PW: A little bit. My own research is very specialized. With string theory, it’s a very technical subject and really understanding it is quite difficult. I joke that one way I can test my understanding is by writing a blog. If I’m right, I won’t hear anything. If I’m wrong, a well-informed string theorist will immediately tell me exactly why I’m wrong.

FP: What motivates you to spend time on science communication?

PW: I think I’m trying to do something different than most science communicators, in that I’m not actually trying to speak to a large audience. I’m trying to reach a narrow group who have similar interests to myself and to provide something that’s of interest.

I’m guessing most people that visit my blog say, “What is this guy going on about?” And that’s fine. I’m well aware of how hard it is to take some of these issues that I’m interested in and convey what’s going on to as many people as possible. I have great respect for people that try to do that. But I rarely ever want to take the time to do it myself.

FP: Do you feel more scientists should be trying to communicate their work to the public?

PW: I’ve talked with various podcasters recently and there are people trying to do this in a very serious way, which is great. What I’m more concerned with is seeing academics improve the way they write technical papers. It has to do with what we reward in science, which is not good exposition. Most papers in math and physics are only designed to be readable by a small number of people working on the same thing as they are. Basically, I want people to explain their work in ways I can understand without having to read their badly written papers.

FP: Can you give us a sneak peek of what you’re working on these days?

PW: My direction really changed several years ago during COVID. When I was a graduate student in the 1980s, I started doing these calculations involving the geometry of lattice gauge fields.

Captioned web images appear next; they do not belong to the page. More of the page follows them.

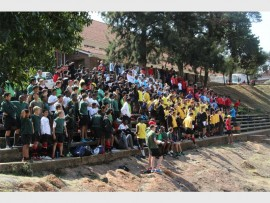 Parktown Boys' High School held its inter-house athletics competition and saw pupils from different houses competing against each other in track and field races, as well as other pupils cheering their teammates on and wearing house colours.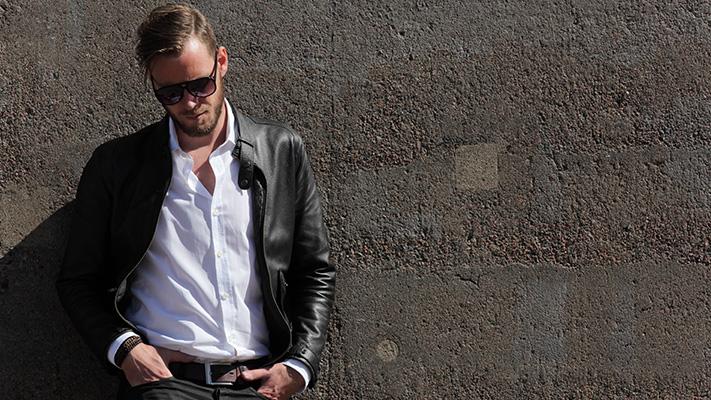 black leather jacket with dark denims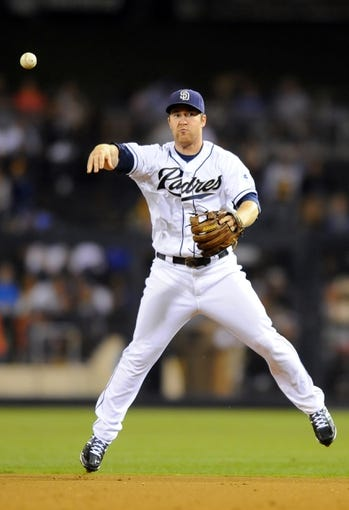 Sep 20, 2013; San Diego, CA, USA; San Diego Padres second baseman Jedd Gyorko (9) throws the ball to first base for an out during the eighth inning against the Los Angeles Dodgers at Petco Park. Mandatory Credit: Christopher Hanewinckel-USA TODAY Sports
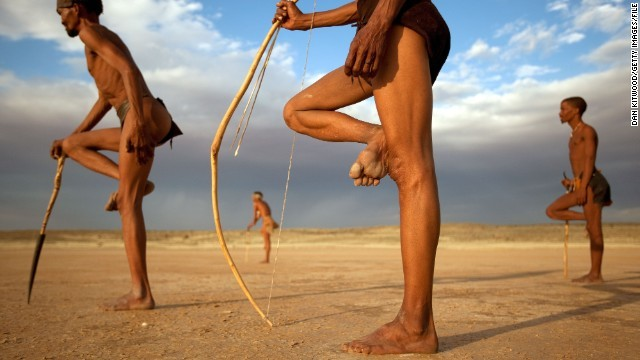 UPINGTON, SOUTH AFRICA - OCTOBER 15: Bushman from the Khomani San community strikes traditional poses in the Southern Kalahari desert on October 15, 2009 in the Kalahari, South Africa. One of the largest studies of African genetics by an international team from the University of Pennsylvania, published in April 2009,  revealed that the San of Southern Africa are the most genetically diverse on earth, and that the San homeland could be the spot where modern humanity began. The Central Kalahari Game reserve is one of South Africa's largest nature reserves, bordering Botswana and Namibia, and is home to the San, or Bushmen, the last indigenous people of South Africa. Many of the San groups were forcibly removed from their ancestral land in the Kalahari Gemsbok National Park in 2002 by neighbouring Botswana's government to make way for Diamond Mining, leaving their traditional nomadic hunter-gatherer lifestyle under threat. In 2006 the Bushmen won an historic ruling against the government allowing them to return to their ancestral land. With no direct access to water and the lure of modern trappings many did not return, choosing to stay in the settlements surrounding the park.  (Photo by Dan Kitwood/Getty Images)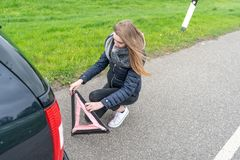Young woman kneels behind the car and mounts the warning triangle stock photos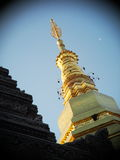 Golden buddhism stupa pagoda north THAILAND Stock Photos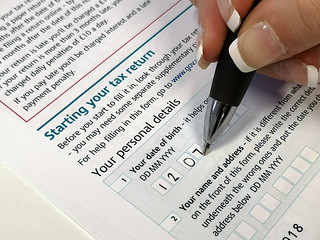 Somebody filling out the date section of a HMRC tax form | by GoSimpleTax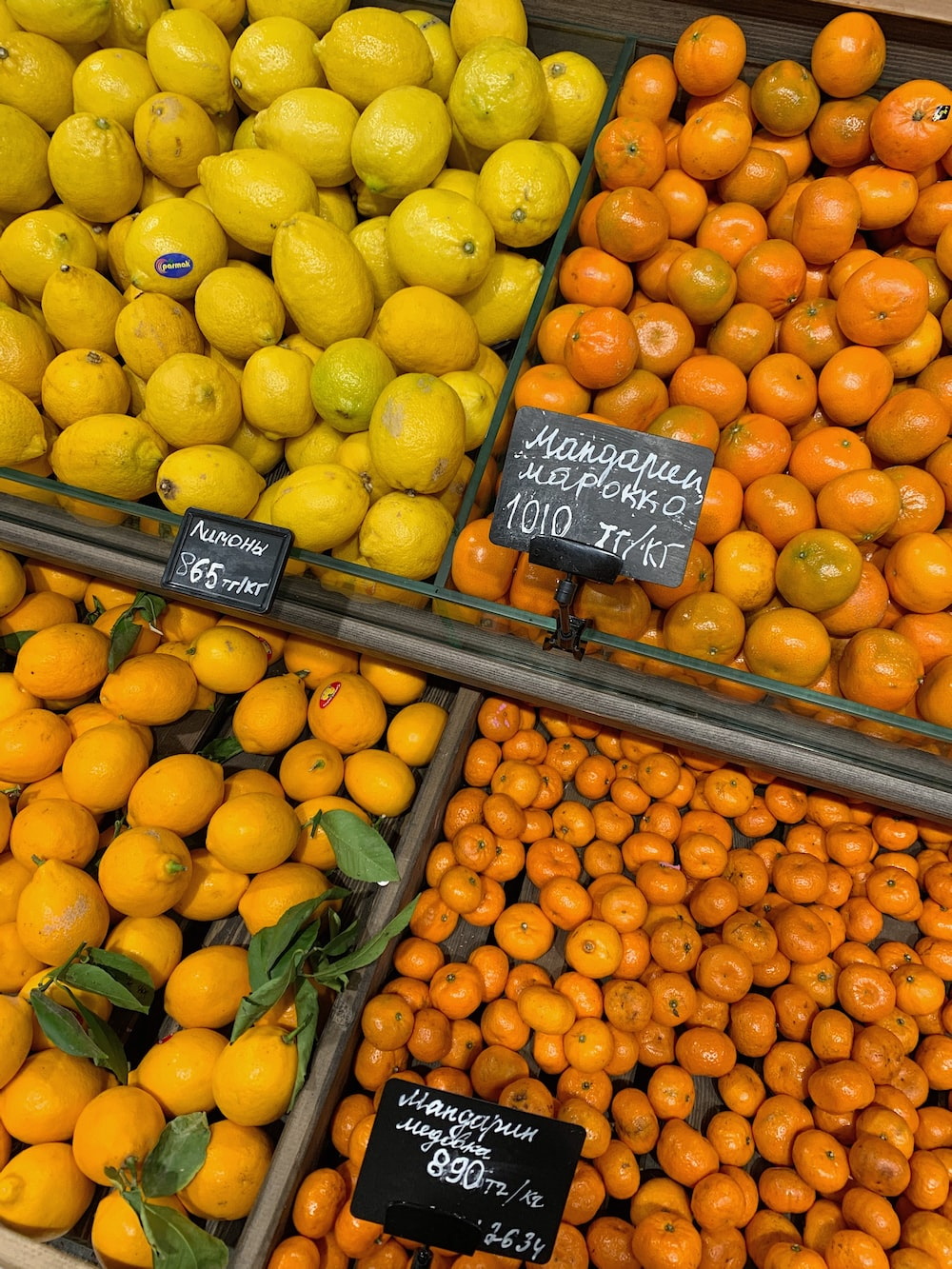yellow and orange fruits on brown wooden crate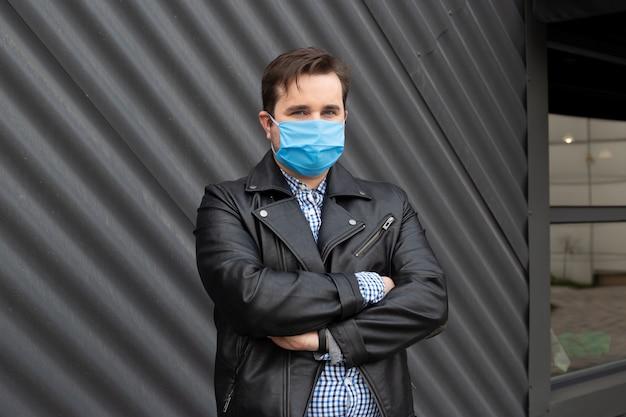 マスクを身に着けている黒い建物の近くに立っている人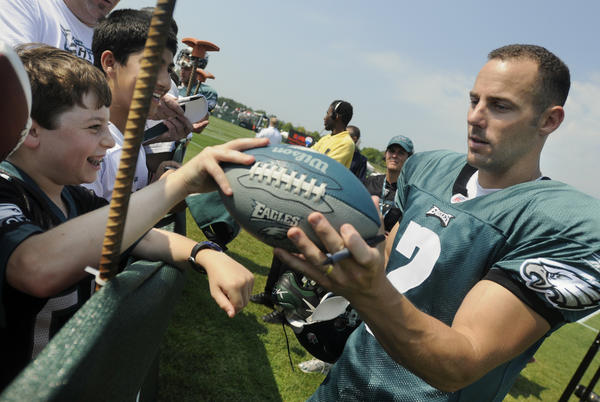 Dylan Cooper, 13, of Ambler, gives a football to Eagles' specialist, #2, David Akers (from left) to sign at training camp. The first full day of Eagles training camp with all Eagles players took place Saturday morning at Lehigh University.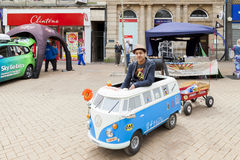 Młody człowiek jedzie miniaturowego wolkswagena obozowicza samochód dostawczego zdjęcia stock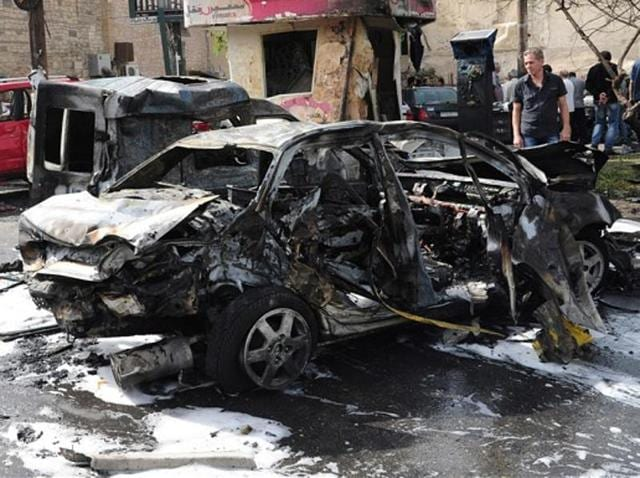 At least 25 people were killed in twin car bomb blasts that hit the Syrian city of Homs.
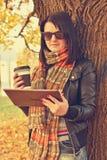 Flicka med kaffe och den digitala minnestavlan royaltyfri foto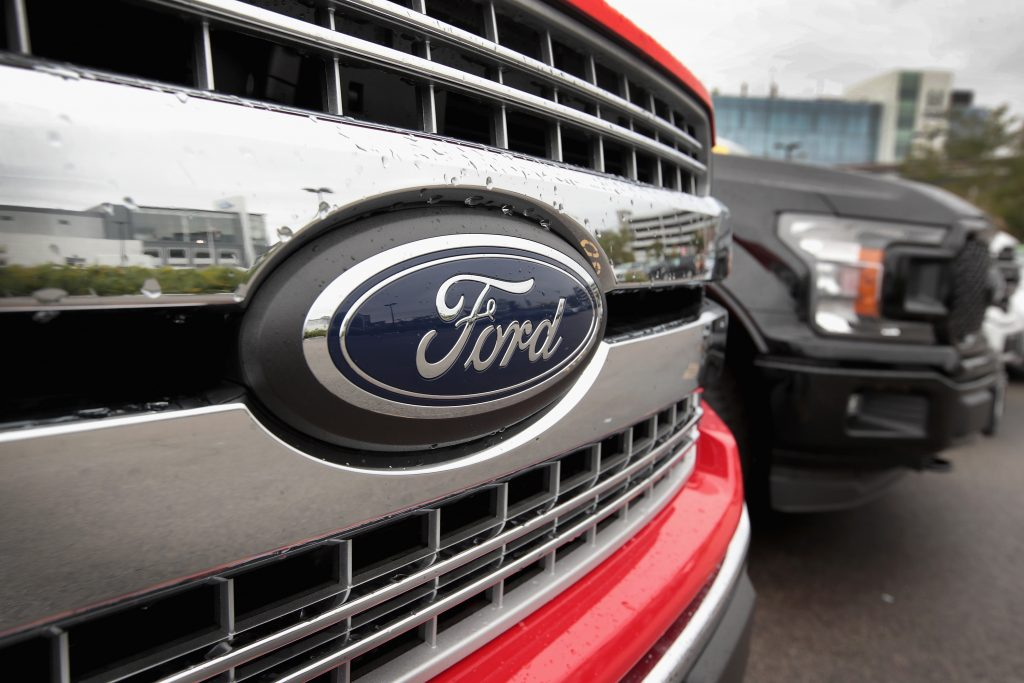 The front grille of a red Ford F-150 pickup truck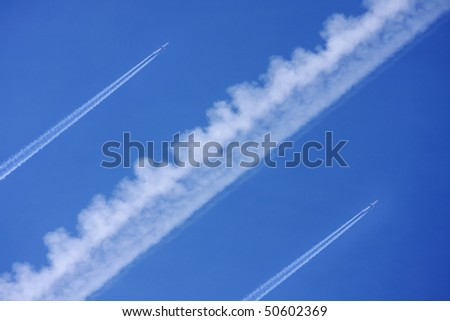 Two airliners with vapour trails - stock photo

That part of the Standard Model was, at least conceptually, pretty clear. But when you start talking about matter particles and spinor fields, some things are very unclear.

In quantum field theory, if you want to do calculations, you need to be able to go back and forth between the standard notion of time and the geometry of spacetime that we’ve known about since Einstein. There’s the normal four-dimensional geometry in which all the directions behave the same and there’s a notion of distance that is always positive—that’s called Euclidean four-dimensional geometry. It turns out that a lot of the calculations you want to write down in quantum field theory don’t actually make sense in the Minkowski geometry, but they make sense in the Euclidean geometry.

People long ago realized that you want to be able to go back and forth between these notions of time. If you multiply time by the square root of minus-1, you make it behave like the other directions. To most people, it looks like a weird mathematical technicality. But with the geometry of spinors, when you insert this square root of minus-1, it does something fairly minor to your calculations in terms of space and time, but it completely changes the behavior of the spinors.

There’s never been a clear understanding of exactly what’s going on with this spinor geometry. I’d had an idea that would provide a new way of relating so-called internal symmetries of the theory to spacetime symmetries, but I’d convinced myself that it wouldn’t work. Then, a few years ago (during COVID lockdowns), I started thinking about it again.

About a year ago, I wrote a short paper trying to point out that there is a different way of thinking about spinor geometry, and I tried as much as possible to write in a language that physicists would understand. I think the people who I would like to get interested in this idea looked at it and said, “This guy is just giving a vague idea and he’s expressing it imprecisely,” so I’ve been trying to write something much longer and more precise.

The more I look at this, the more I’m certain that there is something very interesting going on, but it’s taking a lot of time and effort because it really requires reworking some of the basics.